[Testo]:
Noi abbiamo avuto alcuni filosofi aristotelici “arabi”, i più importanti dei quali sono stati Avicenna e Averroè, ma se andiamo a vedere le loro biografie, scopriamo che si tratta regolarmente di persiani o di spagnoli, il che in pratica significa che la mentalità filosofica, un atteggiamento diverso dal fideismo, rimane estraneo all’arabo “vero”, semita. Dopo la morte di Averroè, le autorità islamiche non ebbero difficoltà a sopprimere la filosofia, da quel corpo estraneo al mondo islamico che essa era.
Per far passare questo concetto, bisogna ignorare deliberatamente parecchie cose, prima di tutto che questa “filosofia araba” era un prestito che veniva all’Europa stessa. Aristotele, fino a prova contraria, era un greco e un europeo, poi l’estrema facilità che hanno avuto gli islamici a sopprimerla una volta scomparso Averroè, dimostrando che era qualcosa che non si era radicato, né – io penso – aveva la possibilità di radicarsi in quel corpo di fideismo monolitico che è l’islam. E che dire “dell’allergia” islamica per Platone, o del fatto che fra questi filosofi “arabi” non si trova un vero arabo a cercarlo col lanternino, ma solo indoeuropei arabizzati?
Io vi ho più volte espresso il concetto che il polo opposto “all’Oriente” da cui non sembra in ultima analisi, che sia venuta una luce di cui avevamo bisogno per illuminarci, non è “l’Occidente”, ma precisamente la nostra Europa, che se per “Occidente” intendiamo gli Stati Uniti e l’egemonia americana sul nostro continente stabilitasi a seguito della seconda guerra mondiale un tempo – forse – giustificata dalla minaccia sovietica, ma oggi non più, questo non rappresenta nulla in cui ci possiamo riconoscere, ma anzi una realtà estranea e nemica. Ricorderete che a questo proposito, anche per fare una sorta di pendant a Ex Oriente lux, ho pubblicato su queste pagine tre articoli dedicati a La malattia Occidente.

Dati di ragionamento sulla geometria della scena:
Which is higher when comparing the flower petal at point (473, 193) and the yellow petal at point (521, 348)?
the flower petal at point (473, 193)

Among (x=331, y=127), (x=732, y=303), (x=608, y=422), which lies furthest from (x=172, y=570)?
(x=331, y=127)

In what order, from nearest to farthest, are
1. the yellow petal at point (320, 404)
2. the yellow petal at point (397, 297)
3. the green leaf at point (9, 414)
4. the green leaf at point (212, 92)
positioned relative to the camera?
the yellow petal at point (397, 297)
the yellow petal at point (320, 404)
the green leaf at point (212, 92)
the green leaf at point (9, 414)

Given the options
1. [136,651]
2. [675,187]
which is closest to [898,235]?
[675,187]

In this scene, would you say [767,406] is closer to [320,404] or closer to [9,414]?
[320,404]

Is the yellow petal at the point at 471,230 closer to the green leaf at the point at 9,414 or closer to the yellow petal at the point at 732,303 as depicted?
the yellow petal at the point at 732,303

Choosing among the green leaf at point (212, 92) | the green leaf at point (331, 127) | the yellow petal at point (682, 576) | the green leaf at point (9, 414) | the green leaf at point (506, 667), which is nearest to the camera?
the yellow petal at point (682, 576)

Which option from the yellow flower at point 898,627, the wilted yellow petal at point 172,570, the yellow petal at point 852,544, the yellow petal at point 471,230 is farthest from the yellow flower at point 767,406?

[Elenco consegne]:
A) Rispondi alle seguenti domande sul brano:
(i) Quali due filosofi aristotelici “arabi” sono indicati come i più importanti?
(ii) Chi era Aristotele, fino a prova contraria?
(iii) Quanti articoli dedicati a La malattia Occidente risultano pubblicati su queste pagine?
B) Riscrivi, per favore, una parte del brano sostituendo "Averroè" con "Avicenna". Comincia dalle parole che contengono "Per far passare" e fermati dopo "solo indoeuropei arabizzati?".
C) Riassumi il brano in due frasi.

[Soluzioni]:
A)
(i) Avicenna e Averroè.
(ii) Un greco e un europeo.
(iii) Tre.

B)
Per far passare questo concetto, bisogna ignorare deliberatamente parecchie cose, prima di tutto che questa “filosofia araba” era un prestito che veniva all’Europa stessa. Aristotele, fino a prova contraria, era un greco e un europeo, poi l’estrema facilità che hanno avuto gli islamici a sopprimerla una volta scomparso Avicenna, dimostrando che era qualcosa che non si era radicato, né – io penso – aveva la possibilità di radicarsi in quel corpo di fideismo monolitico che è l’islam. E che dire “dell’allergia” islamica per Platone, o del fatto che fra questi filosofi “arabi” non si trova un vero arabo a cercarlo col lanternino, ma solo indoeuropei arabizzati?

C) I principali filosofi aristotelici “arabi”, come Avicenna e Averroè, erano in realtà persiani o spagnoli, e dopo la morte di Averroè le autorità islamiche soppressero senza difficoltà la filosofia. Questa filosofia era un prestito venuto dall’Europa, poiché Aristotele era greco ed europeo, e il polo opposto all’Oriente non è l’Occidente americano ma l’Europa.